All About Inspections

All About Inspections

Once an offer is accepted and the transaction is in the “contingency” phase – one of the buyer’s objectives is to ensure their understanding of the condition of the property they are about to acquire.  Inspections are a critical activity in this “due diligence” period.

While many different inspections can be performed for a residential home, the most common inspections are:

  • Structural Inspection

  • Water Test (if private well)

  • Radon test

  • Chimney

The following is some general information regarding common issues that may arise during these inspections. Note that you are free to hire any inspection company with whom you feel comfortable.  e can refer inspection companies who have served us and our clients for years, if you desire. In any case, we highly recommended that you attend the inspections in person.  This is a great opportunity to you to learn about the house through the eyes of the inspector, and to ask questions about any of the findings and recommendations.

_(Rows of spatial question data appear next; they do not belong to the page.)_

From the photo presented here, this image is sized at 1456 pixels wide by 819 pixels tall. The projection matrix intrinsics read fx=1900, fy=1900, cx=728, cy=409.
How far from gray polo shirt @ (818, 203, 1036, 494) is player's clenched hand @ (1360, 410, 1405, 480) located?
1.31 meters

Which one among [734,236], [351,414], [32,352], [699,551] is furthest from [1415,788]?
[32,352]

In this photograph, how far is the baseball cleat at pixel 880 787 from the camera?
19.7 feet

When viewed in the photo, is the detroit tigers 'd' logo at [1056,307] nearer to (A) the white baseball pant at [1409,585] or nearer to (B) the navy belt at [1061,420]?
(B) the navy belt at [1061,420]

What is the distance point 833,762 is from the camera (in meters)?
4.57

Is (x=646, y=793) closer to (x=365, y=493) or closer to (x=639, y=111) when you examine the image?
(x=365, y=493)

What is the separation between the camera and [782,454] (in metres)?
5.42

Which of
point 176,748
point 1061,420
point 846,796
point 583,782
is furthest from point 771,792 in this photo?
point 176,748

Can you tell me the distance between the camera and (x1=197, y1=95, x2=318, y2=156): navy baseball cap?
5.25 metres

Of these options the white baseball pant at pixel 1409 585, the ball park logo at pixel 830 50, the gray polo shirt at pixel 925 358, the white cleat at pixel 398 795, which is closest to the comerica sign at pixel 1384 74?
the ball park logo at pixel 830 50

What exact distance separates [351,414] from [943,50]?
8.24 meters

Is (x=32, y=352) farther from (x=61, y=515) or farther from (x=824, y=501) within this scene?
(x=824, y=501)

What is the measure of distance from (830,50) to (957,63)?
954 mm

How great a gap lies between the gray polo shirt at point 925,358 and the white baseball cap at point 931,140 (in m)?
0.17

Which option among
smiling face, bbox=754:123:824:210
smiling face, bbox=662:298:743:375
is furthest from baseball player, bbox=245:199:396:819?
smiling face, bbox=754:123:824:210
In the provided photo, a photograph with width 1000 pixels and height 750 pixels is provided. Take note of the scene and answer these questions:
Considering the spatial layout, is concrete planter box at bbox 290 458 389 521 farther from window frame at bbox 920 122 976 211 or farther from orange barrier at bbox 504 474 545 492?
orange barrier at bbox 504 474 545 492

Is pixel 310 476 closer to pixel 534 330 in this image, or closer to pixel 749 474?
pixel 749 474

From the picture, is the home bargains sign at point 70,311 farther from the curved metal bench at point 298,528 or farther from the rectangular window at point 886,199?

STRUCTURAL/BUILDING INSPECTIONS

Structural/Building Inspections are a general inspection covering the various systems of the home.  They will typically inspect the structural components of the home (foundation, crawl space, attic, exterior, doors and windows, and interior walls and surfaces), roof, electrical, plumbing, appliances, heating & air conditioning, smoke detectors, garage door, drainage, and water heater.  They will look for conditions that are not up to code, or are not in compliance with current health and safety standards and codes.  They will typically comment on maintenance and other repairs that you may expect over time.

Home inspections include an overview of the roof and chimney, and may raise concerns that would warrant a roofing or chimney expert to advise and provide estimates, if necessary. They also do not check for building permits.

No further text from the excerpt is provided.